When loading elements from matrices $\bar{A}$ and $\bar{B}$ inside the kernel, we need to check that the loads are within the matrix boundaries. One way to do this is by using _mm256_maskload_ps when loading elements from the matrix $\bar{A}$ and looping over $n$ elements instead of $n_R$ when loading elements from the matrix $\bar{B}$. However, this method would significantly degrade the kernel’s performance. The additional instructions required to compute the loading masks introduce overhead, and since $n$ is not a compile-time constant, the compiler cannot unroll the loop efficiently. Instead, if $m \neq m_R$, we copy the matrix $\bar{A}$ into a buffer, pad it with zeros and pass the padded matrix of size $m_R \times K$ to the kernel. We do the same for the matrix $\bar{B}$ if $n \neq n_R$. The implementation straightforwardly follows the description:

#define BLOCK_A_MAXSIZE 500000
#define BLOCK_B_MAXSIZE 200000

static float blockA_buffer[BLOCK_A_MAXSIZE] __attribute__((aligned(64)));
static float blockB_buffer[BLOCK_B_MAXSIZE] __attribute__((aligned(64)));

void matmul_pack(float* A, float* B, float* C, const int M, const int N, const int K) {
    for (int i = 0; i < M; i += 16) {
        const int m = min(16, M - i);
        float* blockA = &A[i];
        int blockA_ld = M;
        if (m != 16) {
            pack_blockA(&A[i], blockA_buffer, m, M, K);
            blockA = blockA_buffer;
            blockA_ld = 16;
        }
        for (int j = 0; j < N; j += 6) {
            const int n = min(6, N - j);
            float* blockB = &B[j * K];
            if (n != 6) {
                pack_blockB(&B[j * K], blockB_buffer, n, N, K);
                blockB = blockB_buffer;
            }
            kernel_16x6(blockA, blockB, &C[j * M + i], m, n, M, K, blockA_ld);
        }
    }
}

For further implementations details, please check matmul_pad.h

7. Cache Blocking

Let’s revisit the computer’s memory hierarchy. Previously, we focused on the main memory (DRAM) and the CPU registers, but we skipped an important intermediary: the CPU cache system.

Unlike DRAM, the CPU cache is an on-chip memory designed to store frequently and/or recently accessed data from the main memory. This helps minimize data transfers between the main memory and CPU registers. Although the cache is much faster than DRAM, it has a limited storage capacity. To optimize data access, modern desktop CPUs use a multi-level cache hierarchy. This typically includes L1, L2, and L3 caches, each offering progressively larger storage but with increasing access times. L1 cache is the fastest and closest to the CPU core.

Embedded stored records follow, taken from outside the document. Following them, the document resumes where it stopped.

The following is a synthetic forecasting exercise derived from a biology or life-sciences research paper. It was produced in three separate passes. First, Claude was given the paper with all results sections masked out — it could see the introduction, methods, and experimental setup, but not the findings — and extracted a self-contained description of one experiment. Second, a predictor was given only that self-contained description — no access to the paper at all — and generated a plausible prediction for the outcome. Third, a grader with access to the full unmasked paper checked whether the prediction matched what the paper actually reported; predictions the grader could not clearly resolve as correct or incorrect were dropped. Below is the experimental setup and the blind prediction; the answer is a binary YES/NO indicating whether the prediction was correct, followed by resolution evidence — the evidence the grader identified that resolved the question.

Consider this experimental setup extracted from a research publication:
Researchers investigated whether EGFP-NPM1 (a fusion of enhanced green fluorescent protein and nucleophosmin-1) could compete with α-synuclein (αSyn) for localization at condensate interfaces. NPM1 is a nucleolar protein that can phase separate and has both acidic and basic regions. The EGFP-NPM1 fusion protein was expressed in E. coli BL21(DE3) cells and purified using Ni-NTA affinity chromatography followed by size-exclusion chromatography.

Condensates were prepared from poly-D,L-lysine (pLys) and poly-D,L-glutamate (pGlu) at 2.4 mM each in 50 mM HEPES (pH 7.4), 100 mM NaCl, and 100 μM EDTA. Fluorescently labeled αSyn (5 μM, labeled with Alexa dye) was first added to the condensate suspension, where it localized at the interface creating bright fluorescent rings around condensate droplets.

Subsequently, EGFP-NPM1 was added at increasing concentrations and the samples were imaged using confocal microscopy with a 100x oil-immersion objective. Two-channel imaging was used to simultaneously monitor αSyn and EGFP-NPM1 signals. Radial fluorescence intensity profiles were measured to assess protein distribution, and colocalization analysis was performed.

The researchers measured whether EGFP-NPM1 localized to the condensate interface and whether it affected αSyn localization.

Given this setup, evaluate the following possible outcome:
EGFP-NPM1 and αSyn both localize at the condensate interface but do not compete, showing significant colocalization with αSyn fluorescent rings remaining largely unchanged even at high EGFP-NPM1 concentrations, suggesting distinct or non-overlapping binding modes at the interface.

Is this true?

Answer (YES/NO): NO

Intel Core i9-13900K labelled die shot. Source: How are Microchips Made?

To improve access speed, CPUs transfer data between main memory and cache in fixed-size chunks called cache lines or cache blocks. When a cache line is loaded from main memory, it is stored as a cache entry. For example, in AMD Ryzen Zen CPUs, the cache line size is 64 bytes. The cache takes advantage of data locality - how programs typically access memory. When a single floating-point number is requested from a continuous array in memory, the cache doesn’t just fetch that one value; it also preloads the next floating-point numbers and stores them in the cache. This is why reading data sequentially from an array is much more efficient than randomly accessing scattered memory locations. When the CPU needs to read or write to a memory location, it first checks if the data is already in the cache. This leads to two possible scenarios:

  1. Cache Hit - If the requested memory location is found in the cache, the CPU can access it instantly, avoiding the need to fetch data from the much slower DRAM.
  2. Cache Miss - If the requested data is not in the cache, the CPU retrieves it from the main memory and stores it in the cache for future access.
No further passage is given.